December 7: A Call to Persevere
♫ Music:
Day 5 - Thursday, December 7
Title: A Call to Persevere
Scripture: Jude 17-23
But you must remember, beloved, the predictions of the apostles of our Lord Jesus Christ. They said to you, “In the last time there will be scoffers, following their own ungodly passions.” It is these who cause divisions, worldly people, devoid of the Spirit. But you, beloved, building yourselves up in your most holy faith and praying in the Holy Spirit, keep yourselves in the love of God, waiting for the mercy of our Lord Jesus Christ that leads to eternal life. And have mercy on those who doubt; save others by snatching them out of the fire; to others show mercy with fear, hating even the garment stained by the flesh.
Poetry:
To Live in the Mercy of God
By Denise Levertov
To lie back under the tallest
oldest trees. How far the stems
rise, rise
before ribs of shelter
open!
To live in the mercy of God. The complete
sentence too adequate, has no give.
Awe, not comfort. Stone, elbows of
stony wood beneath lenient
moss bed.
And awe suddenly
passing beyond itself. Becomes
a form of comfort.
Becomes the steady
air you glide on, arms
stretched like the wings of flying foxes.
To hear the multiple silence
of trees, the rainy
forest depths of their listening.
To float, upheld,
as salt water
would hold you,
once you dared.
To live in the mercy of God.
To feel vibrate the enraptured
waterfall flinging itself
unabating down and down
to clenched fists of rock.
Swiftness of plunge,
hour after year after century,
O or Ah
uninterrupted, voice
many-stranded.
To breathe
spray. The smoke of it.
Arcs
of steelwhite foam, glissades
of fugitive jade barely perceptible. Such passion—
rage or joy?
Thus, not mild, not temperate,
God’s love for the world. Vast
flood of mercy
flung on resistance.

▸ **The input**

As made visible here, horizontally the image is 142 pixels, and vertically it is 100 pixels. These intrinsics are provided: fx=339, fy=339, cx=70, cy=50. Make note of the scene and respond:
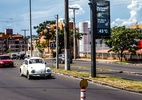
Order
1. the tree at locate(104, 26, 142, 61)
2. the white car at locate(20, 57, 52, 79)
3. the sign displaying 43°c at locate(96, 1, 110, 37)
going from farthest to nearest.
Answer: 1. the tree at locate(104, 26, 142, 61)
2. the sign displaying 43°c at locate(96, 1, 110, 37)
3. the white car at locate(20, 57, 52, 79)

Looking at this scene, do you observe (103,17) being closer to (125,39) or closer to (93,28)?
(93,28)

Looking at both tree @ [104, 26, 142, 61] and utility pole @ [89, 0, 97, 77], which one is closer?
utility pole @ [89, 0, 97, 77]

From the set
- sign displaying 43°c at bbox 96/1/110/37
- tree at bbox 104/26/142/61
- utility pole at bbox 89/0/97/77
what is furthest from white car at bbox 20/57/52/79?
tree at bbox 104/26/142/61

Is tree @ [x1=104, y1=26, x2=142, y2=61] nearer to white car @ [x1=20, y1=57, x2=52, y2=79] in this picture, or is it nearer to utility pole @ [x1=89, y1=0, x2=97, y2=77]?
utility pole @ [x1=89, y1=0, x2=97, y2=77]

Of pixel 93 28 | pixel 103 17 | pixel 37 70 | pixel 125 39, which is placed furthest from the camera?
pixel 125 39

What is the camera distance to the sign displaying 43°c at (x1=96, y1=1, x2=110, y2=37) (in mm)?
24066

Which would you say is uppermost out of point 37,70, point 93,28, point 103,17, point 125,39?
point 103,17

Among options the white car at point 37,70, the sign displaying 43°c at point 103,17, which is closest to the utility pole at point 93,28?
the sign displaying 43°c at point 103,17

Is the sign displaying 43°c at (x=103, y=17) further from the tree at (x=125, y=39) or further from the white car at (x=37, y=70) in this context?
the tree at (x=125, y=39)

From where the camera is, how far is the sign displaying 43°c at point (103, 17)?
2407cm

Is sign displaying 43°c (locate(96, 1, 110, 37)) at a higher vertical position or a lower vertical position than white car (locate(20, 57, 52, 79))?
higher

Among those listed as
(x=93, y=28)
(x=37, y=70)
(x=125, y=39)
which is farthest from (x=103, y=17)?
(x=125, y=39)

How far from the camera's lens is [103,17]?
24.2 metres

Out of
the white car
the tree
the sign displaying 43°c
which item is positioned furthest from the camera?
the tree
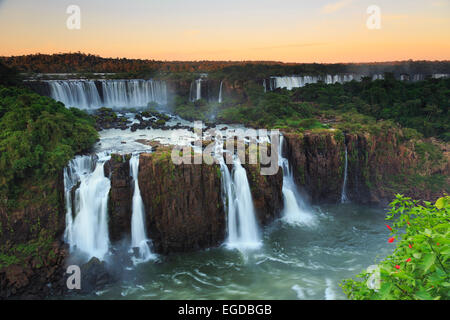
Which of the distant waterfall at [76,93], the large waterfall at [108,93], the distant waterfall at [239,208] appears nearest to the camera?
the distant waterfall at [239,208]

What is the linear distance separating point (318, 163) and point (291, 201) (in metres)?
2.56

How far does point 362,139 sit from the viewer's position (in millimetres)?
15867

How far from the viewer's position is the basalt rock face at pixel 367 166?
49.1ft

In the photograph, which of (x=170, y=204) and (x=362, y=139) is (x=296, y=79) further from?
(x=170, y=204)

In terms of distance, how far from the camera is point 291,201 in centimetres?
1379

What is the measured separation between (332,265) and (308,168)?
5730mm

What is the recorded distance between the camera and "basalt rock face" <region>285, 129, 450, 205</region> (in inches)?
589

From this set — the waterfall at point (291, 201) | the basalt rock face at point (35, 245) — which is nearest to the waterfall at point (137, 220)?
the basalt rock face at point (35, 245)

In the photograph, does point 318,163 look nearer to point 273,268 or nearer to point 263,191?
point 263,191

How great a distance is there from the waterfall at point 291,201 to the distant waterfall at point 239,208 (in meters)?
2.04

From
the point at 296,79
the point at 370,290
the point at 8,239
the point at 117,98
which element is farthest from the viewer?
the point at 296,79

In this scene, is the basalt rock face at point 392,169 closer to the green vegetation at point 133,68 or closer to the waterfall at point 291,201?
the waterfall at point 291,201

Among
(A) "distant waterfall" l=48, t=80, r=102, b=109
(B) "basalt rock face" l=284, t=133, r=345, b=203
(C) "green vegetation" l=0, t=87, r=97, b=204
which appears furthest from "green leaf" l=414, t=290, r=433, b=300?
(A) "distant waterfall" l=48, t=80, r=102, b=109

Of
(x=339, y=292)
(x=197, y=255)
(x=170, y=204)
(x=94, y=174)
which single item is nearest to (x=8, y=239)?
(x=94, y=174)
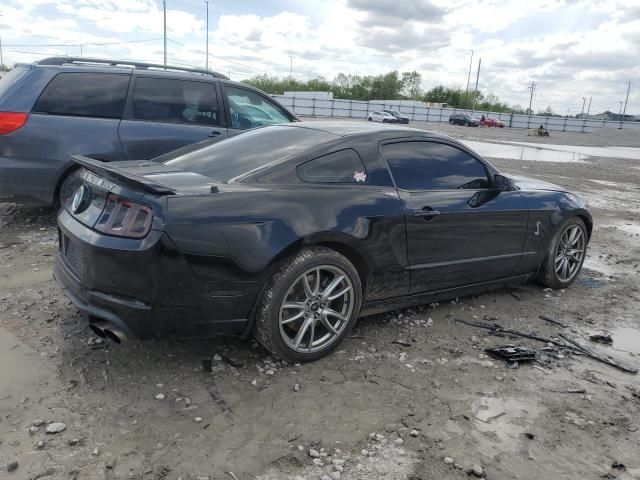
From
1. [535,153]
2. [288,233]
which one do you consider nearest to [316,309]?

▸ **To do**
1. Return, verbatim, the part of the listing that opens with the line containing "What is the measured" and runs through the listing's last line, with both ends included. Leave the pictures out of your answer.
2. Resume the December 7 devotional on Jude 17-23 from the point where it stops.
The devotional and the listing have no connection to each other.

▸ **Results in order**
1.
What is the measured separation between (332,265) and (308,168)?
5730mm

What is the recorded distance between the camera and "basalt rock face" <region>285, 129, 450, 205</region> (in inches)?
589

From this set — the waterfall at point (291, 201) | the basalt rock face at point (35, 245) — which is nearest to the waterfall at point (137, 220)?
the basalt rock face at point (35, 245)

In the photograph, does point 318,163 look nearer to point 273,268 or nearer to point 263,191?
point 263,191

How great a distance is there from the waterfall at point 291,201 to the distant waterfall at point 239,208 (in meters)?
2.04

From
the point at 296,79
the point at 370,290
the point at 8,239
the point at 117,98
which element is farthest from the viewer?
the point at 296,79

In this scene, is the basalt rock face at point 392,169 closer to the green vegetation at point 133,68 or closer to the waterfall at point 291,201?
the waterfall at point 291,201

Among
(A) "distant waterfall" l=48, t=80, r=102, b=109
(B) "basalt rock face" l=284, t=133, r=345, b=203
(C) "green vegetation" l=0, t=87, r=97, b=204
which appears furthest from "green leaf" l=414, t=290, r=433, b=300?
(A) "distant waterfall" l=48, t=80, r=102, b=109

Of
(x=339, y=292)
(x=197, y=255)
(x=170, y=204)
(x=94, y=174)
which single item is nearest to (x=8, y=239)?
(x=94, y=174)
From
1. [535,153]
2. [288,233]
which one do you consider nearest to [316,309]?

2.
A CALL TO PERSEVERE
As we enter Advent, a season dedicated to expectant longing and hope, it almost goes without saying that we are living in a time where many feel fearful and hopeless. Nearly every day, most of us will encounter someone who is in the midst of confusion, painful circumstances, challenging relationships, or personal loss. A call to persevere to one who is grieving can be easily mistaken as an attempt to minimize or over-simplify their process of navigating real pain and heartache.
Today’s Scripture, images, music and poetry present us with tangible ways to persevere in times of hardship and complexity by focusing our hearts and minds on God’s immense mercy. As we prepare our hearts to celebrate the Incarnation, we are struck by the tremendous complexity inherent in this timeless narrative: darkness waiting for the light; the hope of a Savior amidst the scandal of an unwed teenage girl; the mystery of God becoming man to live among us.
We are presented with two artistic images that visually invite us to explore complexity: Soft Kill by Doris Auxier, a delicate and bright tangle of yarn casting a dark and almost ominous shadow; and Nathan Florences’ Self Doubt depicts an artist, standing in front of an easel as he inspects a wound in his own side. Both artists portray images that convey puzzling and intricate imagery. Clearly, multiple meaning and interpretations are possible, and neither would easily lead the observer toward a simple black and white conclusion or interpretation.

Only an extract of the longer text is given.